The road to net zero
There were many discussions at the two events on carbon. Natural carbon sequestration, carbon pricing, carbon capture and storage, voluntary measures versus regulations – there’s a consensus that it’s very important, but how it’s going to work effectively at scale is still unclear. Tools are emerging to help for sure. But while it may be easy for CEOs to announce carbon commitments, the how in making that happen can be extraordinarily complex.
For farmers, when thinking of the route to net-zero emissions a big challenge is that agriculture is seen as the potential mop-up solution for everything else. On the contrary, every sector must play its role in cutting emissions – no one can offset their way to net zero.
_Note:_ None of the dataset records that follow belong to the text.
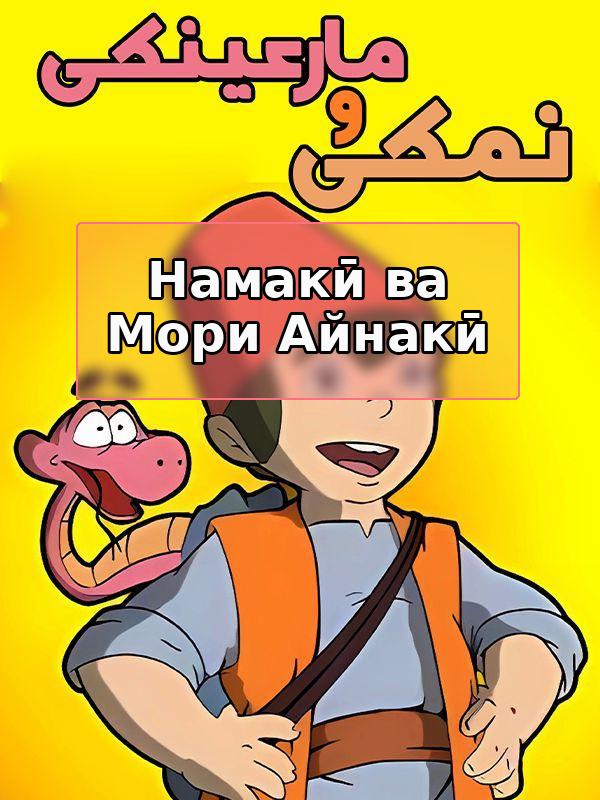 Namaki and the Bespectacled Snake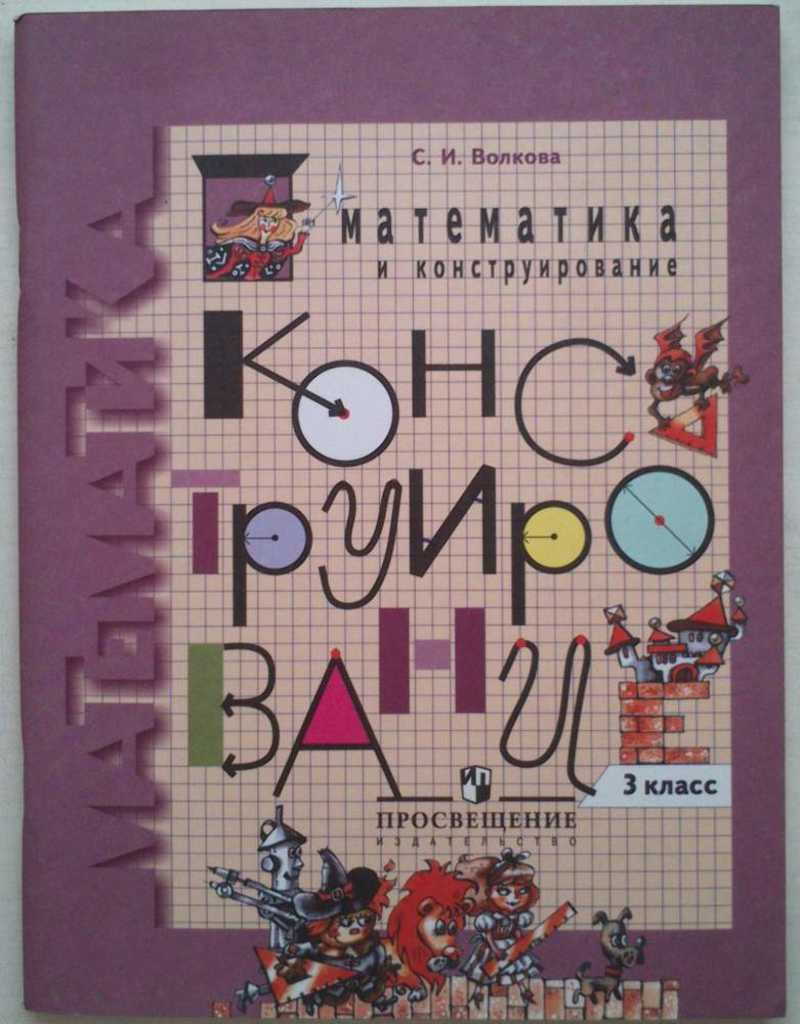 Математика и конструирование 3 класс. Волкова математика и конструирование. Математика и конструирование 3. Волкова математика и конструирование 3. Математика и конструирование 1.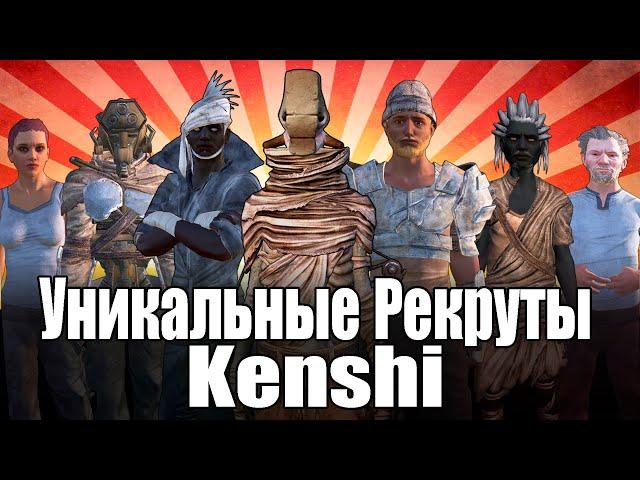 Kenshi / Все Уникальные Рекруты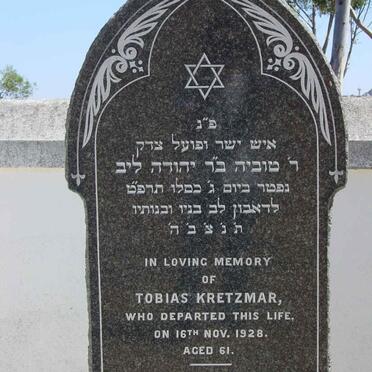 KRETZMAR Tobias -1928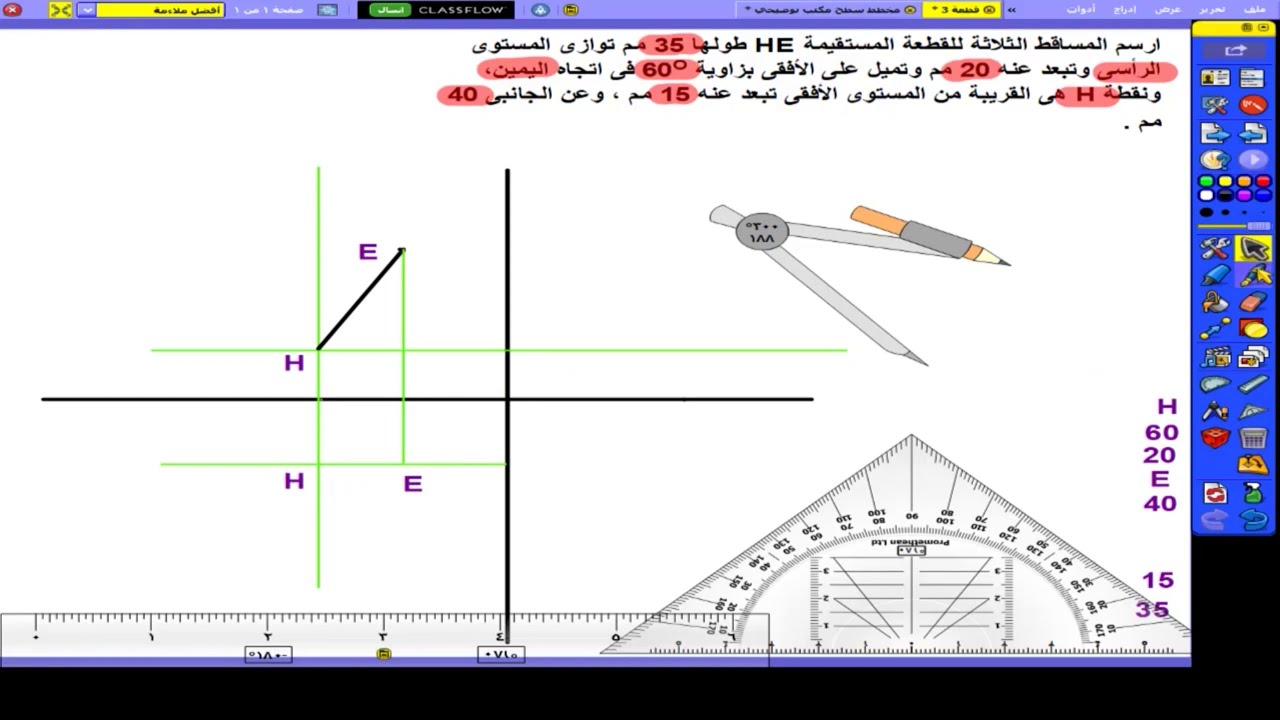 مساقط القطعة المستقيمة - الصف الأول الثانوى الصناعى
Regenerative agriculture does feel like being more than just the latest buzzword – particularly as many techniques are not new – and there is consensus that they do represent a clear path to properly cutting inputs and impacts, and not negatively impacting yields. An interesting point around regen agri at scale is while there is potential for developing new markets for additional produce beyond the core commodity being produced, this in itself brings the challenge of finding and accessing these markets.
Spreading the risk away from farmers
A point many made was that farmers carry too much of the financial risk in many value chains. A key role for the finance sector is to find smart solutions that essentially de-risk change. Blended finance solutions, including funds that allow for aggregating projects seem to have a lot of potential. However, blended finance is typically very complex and takes a long time to bring together.
Tenant farmers face the problem that their landowners are always looking for the maximum cash rent for their land – so when implementing change, upfront costs are not helpful or indeed in some circumstances possible.
In sum, it’s clear that the challenges farmers face are vast. The change that they want to implement takes time, but it is hard to do this when every year is different. At the same time buyers demand that every growing season represents an improvement – a challenge exacerbated by climate change.
Brand commitments and solutions
There has been a blitz of food sector business commitments. Oxfam’s latest Shining a Spotlight report, that builds on the earlier Behind the Brands campaign, shows that while companies may have impressive and earnest targets set, the real challenge is, unsurprisingly, translating them into what happens on the ground. Making the global relevant at the local is not easy. The need for common language is clear – and there’s a consensus emerging that use of the Sustainable Development Goals combined with science-based targets is a baseline here.
There have been interesting conversations about transparency: it does feel like there has been common journey going from making no disclosures to disclosing everything to now disclosing or communicating what’s relevant. A sort of transparency materiality seems to have emerged.
While there is widespread acceptance of the need for system change, it’s important to remember that the current system is only doing what it was designed to do, which is deliver shareholder return. While activist shareholders can perhaps shift the needle, if we need wholescale reform, how can it be achieved? There’s a lot of work to do in this area for sure.
And, when thinking about impact reduction, there really isn’t an alternative to following the tried and tested route of mapping and monitoring, then thinking about traceability, reporting and verification. In other words, putting in the hard work necessary, remains essential.